O palavrão jurídico me fez descobrir que insultos sem remédio são claros; do mesmo modo que um presidente constitucionalmente eleito que abusa dos privilégios e do imenso simbolismo do seu cargo para subvertê-lo em nome de coisa alguma atua inconstitucionalissimamente.
Bolsonaro, ao fazer cabo de guerra com o STF e o TSE, produz uma insegurança que, num mundo globalizado, pode arruinar o Brasil. Tem de ser detido ou banido do papel por — como tenho afirmado aqui — incapacidade e recusa a desempenhá-lo com o devido respeito e a obrigatória compostura demandados pelo cargo.
Em sistemas eleitorais meritocráticos e competitivos, a renúncia à Presidência é um trauma, que vivemos na triste figura de Jânio Quadros, em 25 de agosto de 1961 — quando eu, moço, realizava trabalho de campo entre os índios gaviões numa desconhecida Amazônia paraense, e os ministros militares impediram a posse do vice-presidente João Goulart, houve um procedimento inconstitucional. Romperam deliberadamente com a Constituição e introduziram um desvio pela força das armas, abandonando o campo legal-burocrático. Um “você sabe com quem está falando?” dado contra o Brasil.

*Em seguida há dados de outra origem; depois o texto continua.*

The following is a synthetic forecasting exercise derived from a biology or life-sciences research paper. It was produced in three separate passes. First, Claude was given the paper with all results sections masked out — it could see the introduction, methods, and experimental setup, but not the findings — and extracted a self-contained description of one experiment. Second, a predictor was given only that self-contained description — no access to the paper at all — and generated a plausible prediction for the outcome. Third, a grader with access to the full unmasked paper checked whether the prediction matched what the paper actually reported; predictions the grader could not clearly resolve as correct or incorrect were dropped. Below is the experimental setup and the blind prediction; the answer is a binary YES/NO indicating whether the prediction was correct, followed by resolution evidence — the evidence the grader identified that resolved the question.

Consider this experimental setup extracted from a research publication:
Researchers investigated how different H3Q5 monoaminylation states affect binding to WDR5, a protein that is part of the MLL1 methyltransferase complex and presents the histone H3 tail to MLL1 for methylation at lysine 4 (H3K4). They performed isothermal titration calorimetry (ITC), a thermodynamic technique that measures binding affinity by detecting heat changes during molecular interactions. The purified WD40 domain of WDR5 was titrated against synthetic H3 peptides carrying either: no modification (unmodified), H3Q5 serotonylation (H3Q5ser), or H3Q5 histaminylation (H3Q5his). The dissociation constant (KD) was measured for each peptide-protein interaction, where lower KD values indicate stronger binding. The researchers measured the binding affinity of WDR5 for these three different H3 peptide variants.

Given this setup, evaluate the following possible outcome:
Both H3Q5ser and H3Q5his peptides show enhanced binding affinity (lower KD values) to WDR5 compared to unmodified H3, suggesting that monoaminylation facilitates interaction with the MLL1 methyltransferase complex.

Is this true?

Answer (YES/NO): NO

O golpe é um desfecho quando dois princípios entram em choque. Um deles é “constitucional” — se morre o rei, ele é sucedido por um descendente; se o presidente abdica pela maluquice das “forças ocultas”, o vice-presidente assume o cargo. Foi exatamente isso que ocorreu em novembro de 1963, quando John Kennedy foi assassinado. A viela do golpe é a distorção de um critério constitucional, algo plausível nesta sociedade em que seguir normas é sinal de inferioridade.
Tal viés é uma sedução para ser o dono absoluto do poder. E para não aceitar a interdependência de Poderes de natureza diversa, essa essência do regime republicano. Por isso, corremos o risco de desmontar a República quando o presidente usa um “você sabe com quem está falando?” representado pela massa convocada a participar de um teatro de traição, que, felizmente, virou um blefe.

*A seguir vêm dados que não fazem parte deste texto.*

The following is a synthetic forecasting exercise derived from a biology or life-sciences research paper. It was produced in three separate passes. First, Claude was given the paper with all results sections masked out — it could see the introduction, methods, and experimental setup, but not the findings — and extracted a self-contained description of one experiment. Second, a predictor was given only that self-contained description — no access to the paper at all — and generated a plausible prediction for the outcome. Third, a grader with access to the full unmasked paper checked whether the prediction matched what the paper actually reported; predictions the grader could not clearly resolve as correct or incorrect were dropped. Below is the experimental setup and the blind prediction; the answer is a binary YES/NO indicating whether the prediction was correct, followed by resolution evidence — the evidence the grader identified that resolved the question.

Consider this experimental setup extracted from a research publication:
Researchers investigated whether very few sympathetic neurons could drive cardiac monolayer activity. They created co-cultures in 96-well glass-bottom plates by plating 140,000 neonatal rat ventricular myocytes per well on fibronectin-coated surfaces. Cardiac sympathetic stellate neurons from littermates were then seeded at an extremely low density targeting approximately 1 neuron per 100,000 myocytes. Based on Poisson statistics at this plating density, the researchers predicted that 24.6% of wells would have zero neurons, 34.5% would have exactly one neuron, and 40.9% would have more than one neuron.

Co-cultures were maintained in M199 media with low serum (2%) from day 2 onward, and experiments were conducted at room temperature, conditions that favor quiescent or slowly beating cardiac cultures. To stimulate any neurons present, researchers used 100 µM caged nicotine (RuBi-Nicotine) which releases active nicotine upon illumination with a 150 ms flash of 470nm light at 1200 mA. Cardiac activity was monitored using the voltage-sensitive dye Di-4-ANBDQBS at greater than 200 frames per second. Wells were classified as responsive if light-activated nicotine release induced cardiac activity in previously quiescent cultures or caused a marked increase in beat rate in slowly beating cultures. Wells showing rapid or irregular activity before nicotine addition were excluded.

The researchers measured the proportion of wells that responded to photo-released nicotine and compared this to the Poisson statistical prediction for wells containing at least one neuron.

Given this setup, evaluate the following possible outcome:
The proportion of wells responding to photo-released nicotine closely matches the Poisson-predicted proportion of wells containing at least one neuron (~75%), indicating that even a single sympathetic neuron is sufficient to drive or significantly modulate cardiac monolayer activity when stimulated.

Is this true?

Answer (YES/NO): NO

As reações ao comício golpista do dia 7 foram, digamos, cavalheirescas. Destaco como mais duras as dos ministros Fux e Barroso, diretamente ofendidos. Barroso, ademais, acentuou tanto a falta de compostura quanto a irracionalidade que um presidente eleito usa para desmoralizar o papel que desempenha.

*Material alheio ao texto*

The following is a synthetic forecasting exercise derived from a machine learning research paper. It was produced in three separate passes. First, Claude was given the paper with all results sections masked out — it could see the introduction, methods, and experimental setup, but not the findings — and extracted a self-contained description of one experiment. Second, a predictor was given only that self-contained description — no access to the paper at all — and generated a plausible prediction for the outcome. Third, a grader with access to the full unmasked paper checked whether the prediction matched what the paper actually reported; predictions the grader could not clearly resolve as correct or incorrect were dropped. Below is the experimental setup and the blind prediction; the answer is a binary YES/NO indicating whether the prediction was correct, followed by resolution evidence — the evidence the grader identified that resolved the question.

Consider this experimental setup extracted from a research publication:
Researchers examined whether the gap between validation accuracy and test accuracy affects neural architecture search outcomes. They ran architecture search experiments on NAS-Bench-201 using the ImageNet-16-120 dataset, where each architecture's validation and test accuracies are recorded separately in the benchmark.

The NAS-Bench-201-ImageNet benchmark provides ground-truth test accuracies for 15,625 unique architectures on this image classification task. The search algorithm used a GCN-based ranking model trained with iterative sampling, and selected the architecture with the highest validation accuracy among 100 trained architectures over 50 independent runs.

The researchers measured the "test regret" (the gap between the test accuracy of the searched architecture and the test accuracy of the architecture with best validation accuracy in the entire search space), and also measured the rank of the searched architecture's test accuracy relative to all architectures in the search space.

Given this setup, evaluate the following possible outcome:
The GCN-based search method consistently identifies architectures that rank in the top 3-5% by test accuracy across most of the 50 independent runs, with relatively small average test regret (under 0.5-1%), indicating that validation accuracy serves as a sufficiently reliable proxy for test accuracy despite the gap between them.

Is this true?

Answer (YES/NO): NO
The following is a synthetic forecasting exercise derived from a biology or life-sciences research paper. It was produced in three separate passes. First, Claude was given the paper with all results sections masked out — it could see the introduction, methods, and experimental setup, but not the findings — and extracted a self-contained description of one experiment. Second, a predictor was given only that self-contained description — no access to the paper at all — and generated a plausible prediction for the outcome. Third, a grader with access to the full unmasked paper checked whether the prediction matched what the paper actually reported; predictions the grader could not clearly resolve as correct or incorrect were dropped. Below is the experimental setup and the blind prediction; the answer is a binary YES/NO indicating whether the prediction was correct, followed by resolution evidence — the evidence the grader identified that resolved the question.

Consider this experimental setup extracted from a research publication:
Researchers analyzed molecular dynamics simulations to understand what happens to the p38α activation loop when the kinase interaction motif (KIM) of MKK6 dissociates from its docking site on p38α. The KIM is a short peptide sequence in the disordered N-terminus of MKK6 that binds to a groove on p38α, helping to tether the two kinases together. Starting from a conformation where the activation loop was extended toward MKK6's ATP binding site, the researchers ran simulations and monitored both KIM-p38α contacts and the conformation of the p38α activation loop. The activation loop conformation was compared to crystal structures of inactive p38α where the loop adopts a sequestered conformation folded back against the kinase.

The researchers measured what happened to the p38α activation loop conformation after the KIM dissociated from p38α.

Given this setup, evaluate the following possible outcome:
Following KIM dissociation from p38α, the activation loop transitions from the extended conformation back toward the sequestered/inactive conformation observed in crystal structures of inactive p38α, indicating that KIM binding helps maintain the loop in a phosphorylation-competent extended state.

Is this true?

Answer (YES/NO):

É triste ver tanta gente golpeando um regime democrático tão duramente conquistado nesta terra de nanobarões.
P.S.: A mediação pessoal, esse ponto-chave dos sistemas republicano-familísticos, esvaziou — graças ao generoso viés poético-político do ex-presidente Michel Temer — o mal-estar do comício golpista. No Brasil, a “ação entre amigos” é, como diria Enylton de Sá Rego, o emplastro de Brás Cubas...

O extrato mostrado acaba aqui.